>> begin
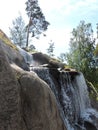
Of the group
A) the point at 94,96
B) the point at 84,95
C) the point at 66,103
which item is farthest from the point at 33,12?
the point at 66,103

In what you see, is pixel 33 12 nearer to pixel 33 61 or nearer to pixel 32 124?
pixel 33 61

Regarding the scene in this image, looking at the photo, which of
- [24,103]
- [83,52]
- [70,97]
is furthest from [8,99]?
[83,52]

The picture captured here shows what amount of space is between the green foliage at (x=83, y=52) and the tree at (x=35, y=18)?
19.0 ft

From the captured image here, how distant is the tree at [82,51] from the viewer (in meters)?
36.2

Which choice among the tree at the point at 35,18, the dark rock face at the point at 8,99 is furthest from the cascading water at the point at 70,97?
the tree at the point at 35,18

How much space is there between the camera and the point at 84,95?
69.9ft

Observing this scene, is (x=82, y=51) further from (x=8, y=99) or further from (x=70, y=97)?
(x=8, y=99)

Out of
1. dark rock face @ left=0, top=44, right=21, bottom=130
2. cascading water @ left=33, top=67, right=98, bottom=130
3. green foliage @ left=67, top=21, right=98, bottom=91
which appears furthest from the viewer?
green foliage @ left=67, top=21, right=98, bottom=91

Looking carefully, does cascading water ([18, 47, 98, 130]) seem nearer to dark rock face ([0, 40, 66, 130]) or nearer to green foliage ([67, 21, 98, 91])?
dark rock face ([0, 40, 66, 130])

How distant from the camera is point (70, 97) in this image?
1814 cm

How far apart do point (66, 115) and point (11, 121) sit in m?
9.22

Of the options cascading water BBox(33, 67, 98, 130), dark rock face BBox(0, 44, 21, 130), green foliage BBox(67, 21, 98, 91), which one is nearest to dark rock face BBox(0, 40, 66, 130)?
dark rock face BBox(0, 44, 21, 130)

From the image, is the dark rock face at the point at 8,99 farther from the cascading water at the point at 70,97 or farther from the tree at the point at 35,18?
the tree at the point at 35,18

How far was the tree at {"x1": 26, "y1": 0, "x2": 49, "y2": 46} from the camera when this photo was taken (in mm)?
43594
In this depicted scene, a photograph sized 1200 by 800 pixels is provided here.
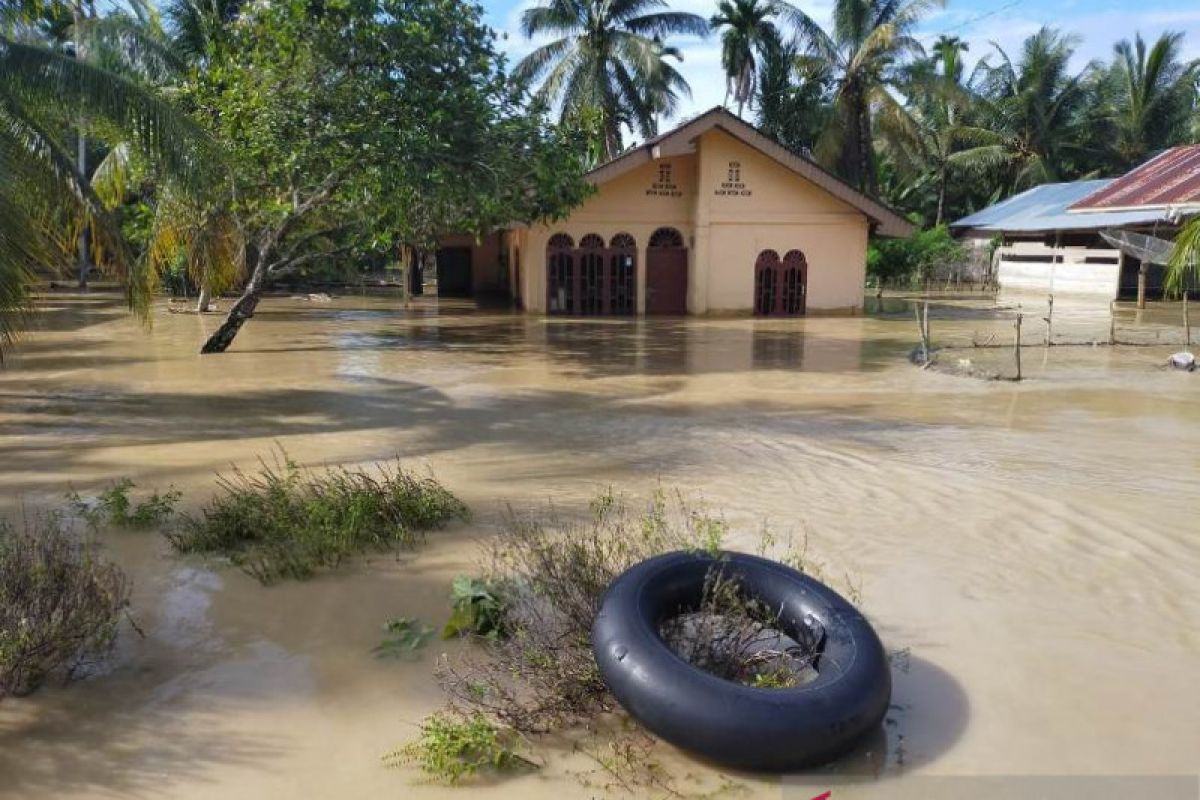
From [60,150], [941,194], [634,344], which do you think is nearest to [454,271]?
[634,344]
>> end
**What the task asks**
Express every line of the listing above as a numbered list, omitting blank lines and leaving out the pictures.

**Completed task**
1. Of the group
2. A) the point at 94,96
3. B) the point at 84,95
4. C) the point at 66,103
5. which item is farthest from the point at 33,12?
6. the point at 66,103
7. In what you see, is pixel 33 12 nearer to pixel 33 61 or nearer to pixel 32 124?
8. pixel 33 61
9. Regarding the scene in this image, looking at the photo, which of
10. - [24,103]
11. - [83,52]
12. - [70,97]
13. is furthest from [8,99]?
14. [83,52]
15. The picture captured here shows what amount of space is between the green foliage at (x=83, y=52) and the tree at (x=35, y=18)?
16. 19.0 ft
17. From the captured image here, how distant is the tree at [82,51] from the viewer (in meters)?
18. 36.2
19. Which choice among the tree at the point at 35,18, the dark rock face at the point at 8,99 is furthest from the cascading water at the point at 70,97?
20. the tree at the point at 35,18
21. How much space is there between the camera and the point at 84,95?
22. 69.9ft
23. Observing this scene, is (x=82, y=51) further from (x=8, y=99) or further from (x=70, y=97)?
24. (x=8, y=99)
25. Out of
26. 1. dark rock face @ left=0, top=44, right=21, bottom=130
27. 2. cascading water @ left=33, top=67, right=98, bottom=130
28. 3. green foliage @ left=67, top=21, right=98, bottom=91
29. which appears furthest from the viewer?
30. green foliage @ left=67, top=21, right=98, bottom=91
31. Looking carefully, does cascading water ([18, 47, 98, 130]) seem nearer to dark rock face ([0, 40, 66, 130]) or nearer to green foliage ([67, 21, 98, 91])?
32. dark rock face ([0, 40, 66, 130])
33. How distant from the camera is point (70, 97) in this image?
34. 1814 cm
35. How far apart do point (66, 115) and point (11, 121) sit in m?
36. 9.22
37. Of the options cascading water BBox(33, 67, 98, 130), dark rock face BBox(0, 44, 21, 130), green foliage BBox(67, 21, 98, 91), which one is nearest to dark rock face BBox(0, 40, 66, 130)?
38. dark rock face BBox(0, 44, 21, 130)
39. From the image, is the dark rock face at the point at 8,99 farther from the cascading water at the point at 70,97 or farther from the tree at the point at 35,18?
40. the tree at the point at 35,18
41. How far was the tree at {"x1": 26, "y1": 0, "x2": 49, "y2": 46} from the camera when this photo was taken (in mm)?
42. 43594
43. In this depicted scene, a photograph sized 1200 by 800 pixels is provided here.
44. From [60,150], [941,194], [634,344], which do you think is nearest to [454,271]?
45. [634,344]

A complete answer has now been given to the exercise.